- [WORK TASK]:
Repeat every record below exactly, leaving out the pictures.
● ● ● ● ●
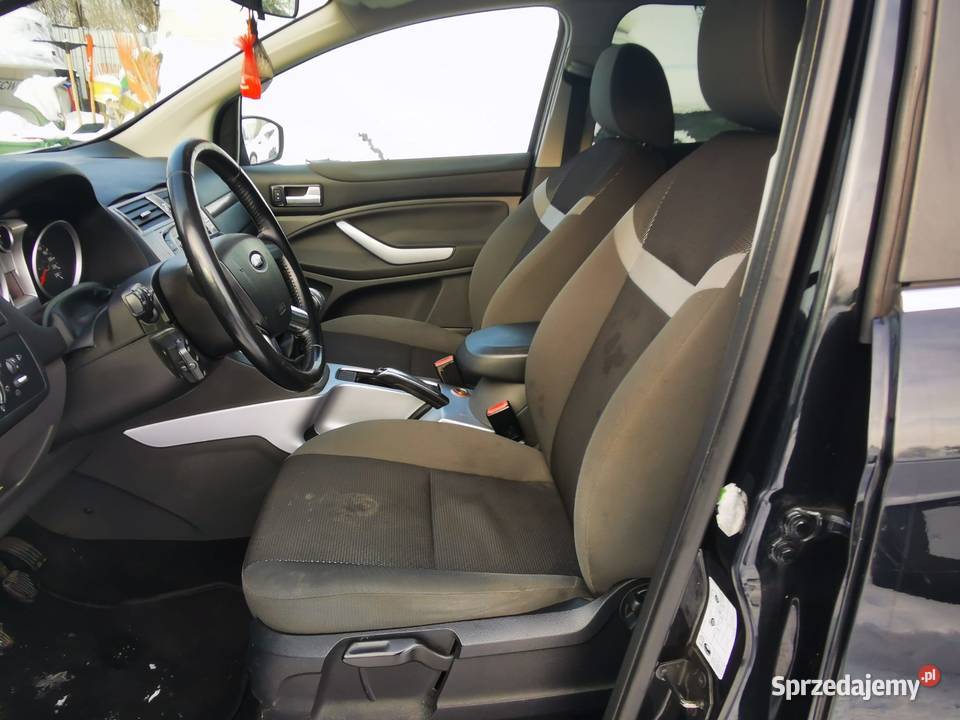 20 Duratorq TDCi 140 Manual2 x Klucz Hak mazowieckie Warszawa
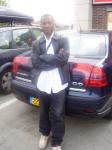 mon cousin
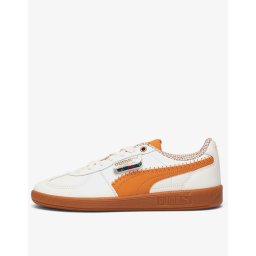 PUMA x Palermo Squid Game White/Orange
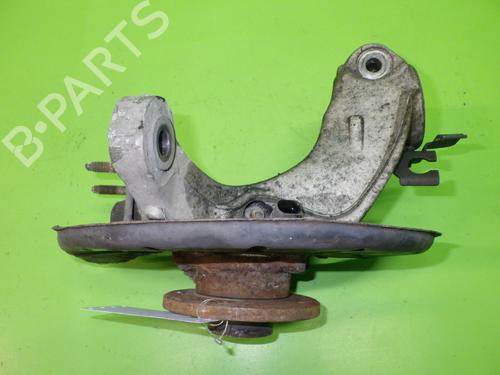 Achsschenkel rechts vorne VW PASSAT B6 Variant (3C5) 2.0 TDI | BP15810098M26 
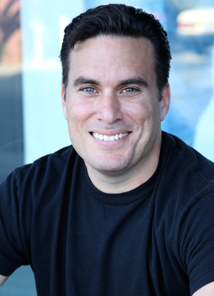 Steve Simeone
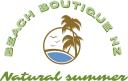 Beach Boutique NZ logo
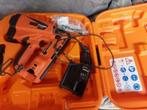 Paslode im65af16 Afwerknagelapparaat tacker, Ophalen, Overige typen, Nieuw, Inox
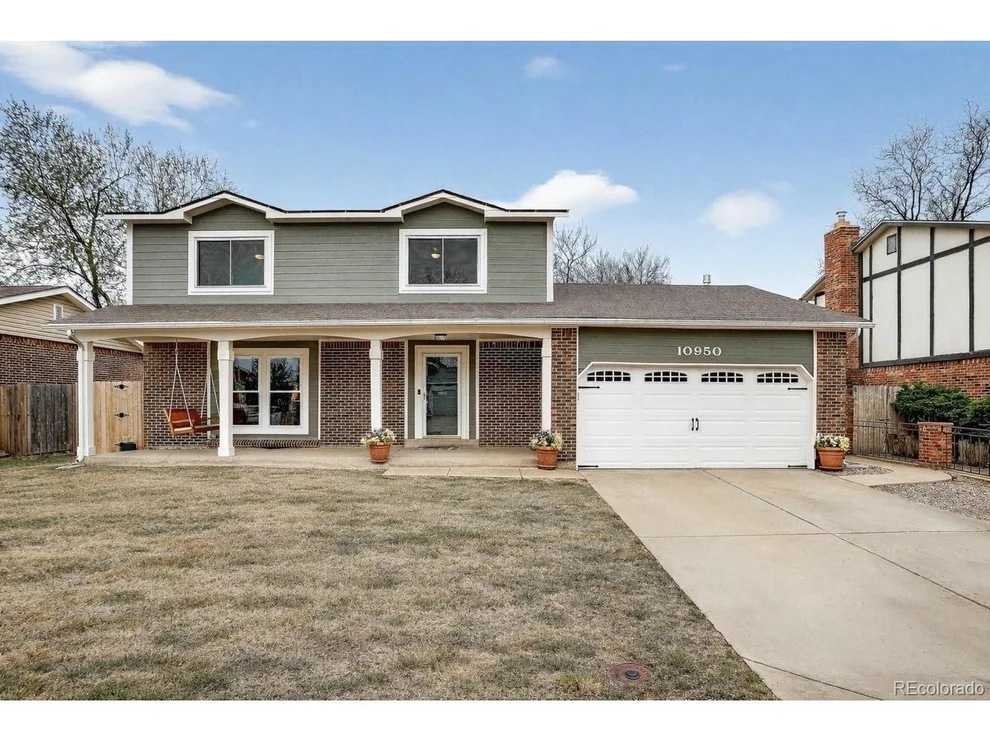 Unit for sale at 10950 Jay St, Westminster, CO 80020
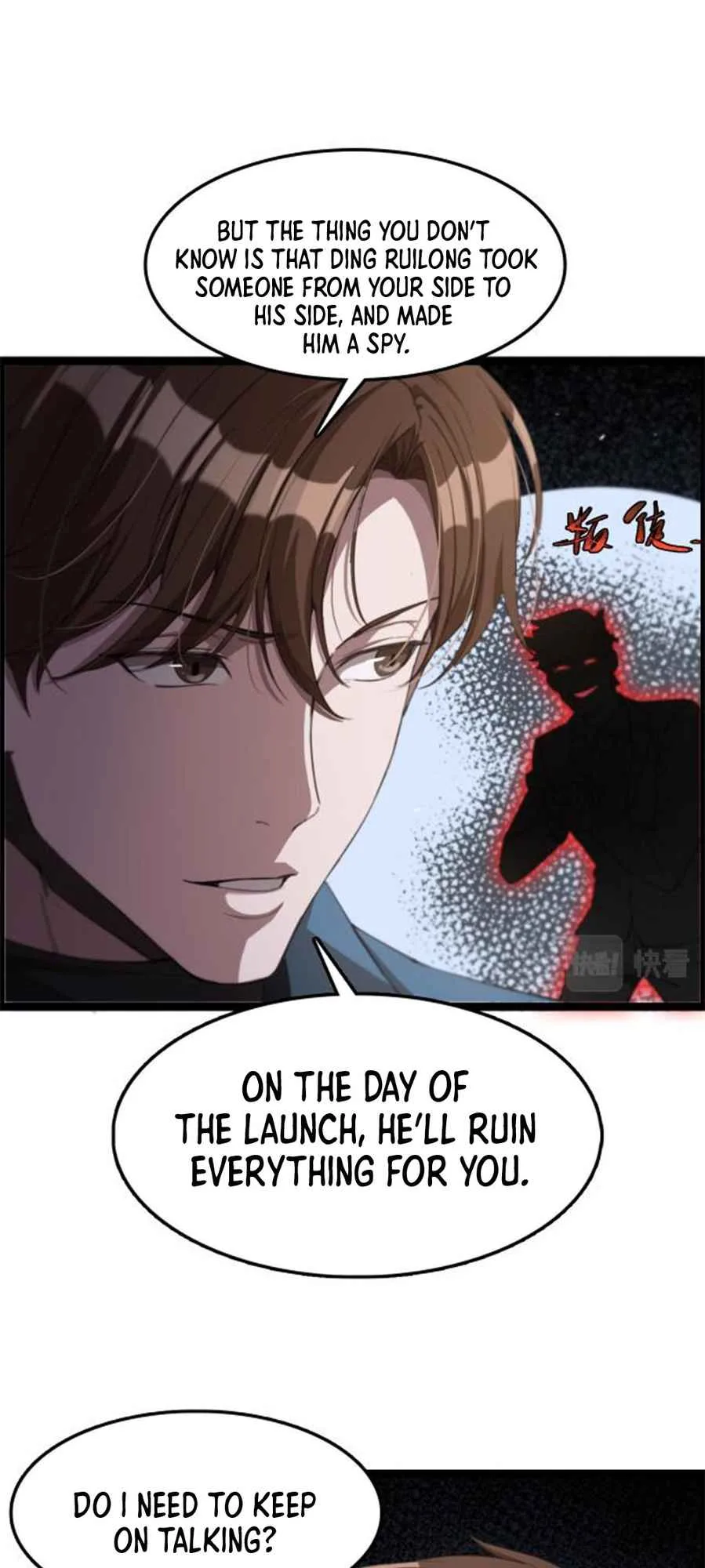 I’m Trapped In This Day For One Thousand Years Chapter 4 page 14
● ● ● ● ●
- [OUTPUT FOR THIS TASK]:
 20 Duratorq TDCi 140 Manual2 x Klucz Hak mazowieckie Warszawa
 mon cousin
 PUMA x Palermo Squid Game White/Orange
 Achsschenkel rechts vorne VW PASSAT B6 Variant (3C5) 2.0 TDI | BP15810098M26 
 Steve Simeone
 Beach Boutique NZ logo
 Paslode im65af16 Afwerknagelapparaat tacker, Ophalen, Overige typen, Nieuw, Inox
 Unit for sale at 10950 Jay St, Westminster, CO 80020
 I’m Trapped In This Day For One Thousand Years Chapter 4 page 14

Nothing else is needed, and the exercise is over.